These are the key concepts you need to understand to accurately answer the question.

Random Variable
A **Random Variable** is a fundamental concept in probability theory. It's a numerical outcome of a random process. Here, the random variable is denoted as \(X\), which represents the number of concrete beams failed by shear in our experiment.

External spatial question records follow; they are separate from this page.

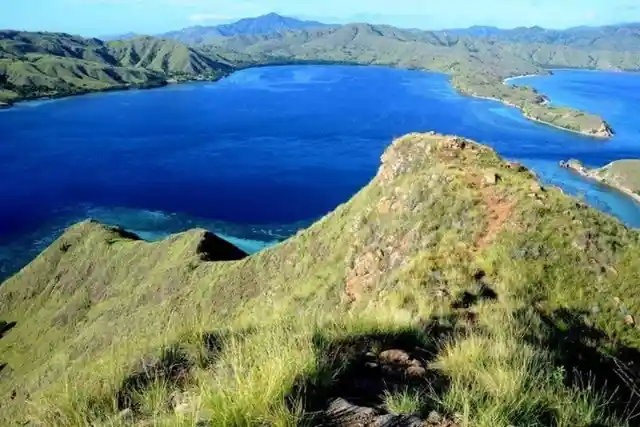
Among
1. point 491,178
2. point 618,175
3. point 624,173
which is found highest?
point 491,178

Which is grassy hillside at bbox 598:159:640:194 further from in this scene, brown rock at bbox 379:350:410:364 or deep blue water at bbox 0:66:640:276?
brown rock at bbox 379:350:410:364

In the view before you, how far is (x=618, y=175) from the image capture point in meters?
138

In simple terms, a random variable like \(X\) takes on different possible values, each associated with a particular outcome of a random experiment. For example, an outcome such as \((S, S, F)\), where two beams fail by shear, corresponds to \(X = 2\).

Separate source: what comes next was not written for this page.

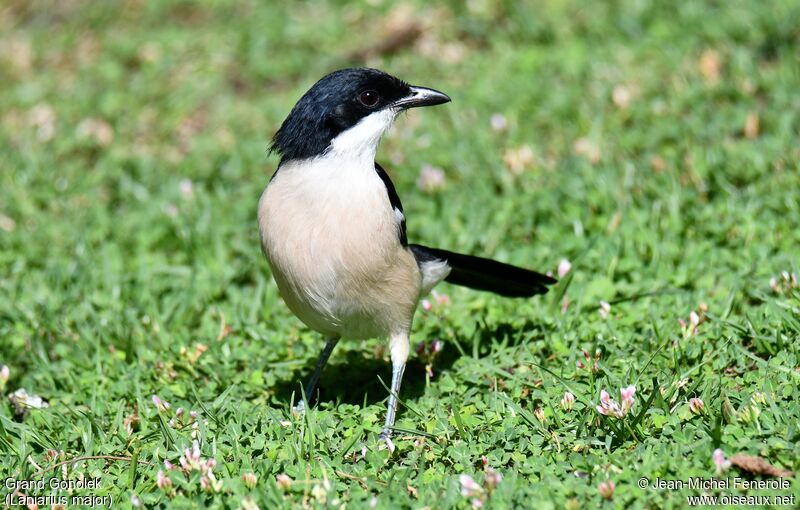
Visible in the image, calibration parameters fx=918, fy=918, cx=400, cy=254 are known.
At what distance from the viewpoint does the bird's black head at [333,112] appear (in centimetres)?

This concept helps in quantifying variations and expressing probabilities. By analyzing \(X\), we can understand how often a certain number of failures might occur if the process is repeated many times. Understanding random variables is crucial for interpreting data and making sense of unpredictable real-world happenings.
Sample Space
The **Sample Space** is the set of all possible outcomes of a random process. In our exercise, we're observing the outcomes of beam failures, which can either be "S" for shear failure or "F" for flexure failure.

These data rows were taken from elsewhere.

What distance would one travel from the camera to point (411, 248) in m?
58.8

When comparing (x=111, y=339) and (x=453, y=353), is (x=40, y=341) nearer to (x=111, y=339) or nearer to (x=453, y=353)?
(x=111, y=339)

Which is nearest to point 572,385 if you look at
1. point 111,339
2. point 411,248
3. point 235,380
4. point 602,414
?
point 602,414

The sample space contains every combination of failure modes over three beams. As each beam can independently fail by shear or flexure, the total number of outcomes is \(2^3 = 8\). These are listed as follows:
  • (S, S, S)
  • (S, S, F)
  • (S, F, S)
  • (S, F, F)
  • (F, S, S)
  • (F, S, F)
  • (F, F, S)
  • (F, F, F)
Each outcome is an element of the sample space, representing a complete account of what could happen when assessing the failure of all three beams.
Failure Modes
In probability contexts like this one, understanding **Failure Modes** is key to interpreting data. Failure modes refer to the ways in which a process or product can fail. Here, we focus on two types of beam failure: shear \((S)\) and flexure \((F)\).

This distinction is crucial because it informs engineers and decision-makers about the most likely and critical areas of failure. By knowing the type of failure mode, better designs and preventive measures can be implemented to avoid similar issues in the future.

Analyzing these failures through the study of different possible outcomes also helps in developing strategies to enhance the strength and reliability of materials, in this case, concrete beams.
Combinatorial Analysis
**Combinatorial Analysis** deals with counting, arranging, and finding patterns in a set of objects. It plays a vital role in probability problems where we need to explore all possible outcomes, as we saw in this beam failure exercise.

Consider the eight possible configurations of beam failures. Combinatorial analysis, in this instance, helps us systematically count and list these configurations, ensuring every possibility is considered. For three beams, the analysis involves the combination of two failure types \((S, F)\) leading to \(2^3 = 8\) outcomes.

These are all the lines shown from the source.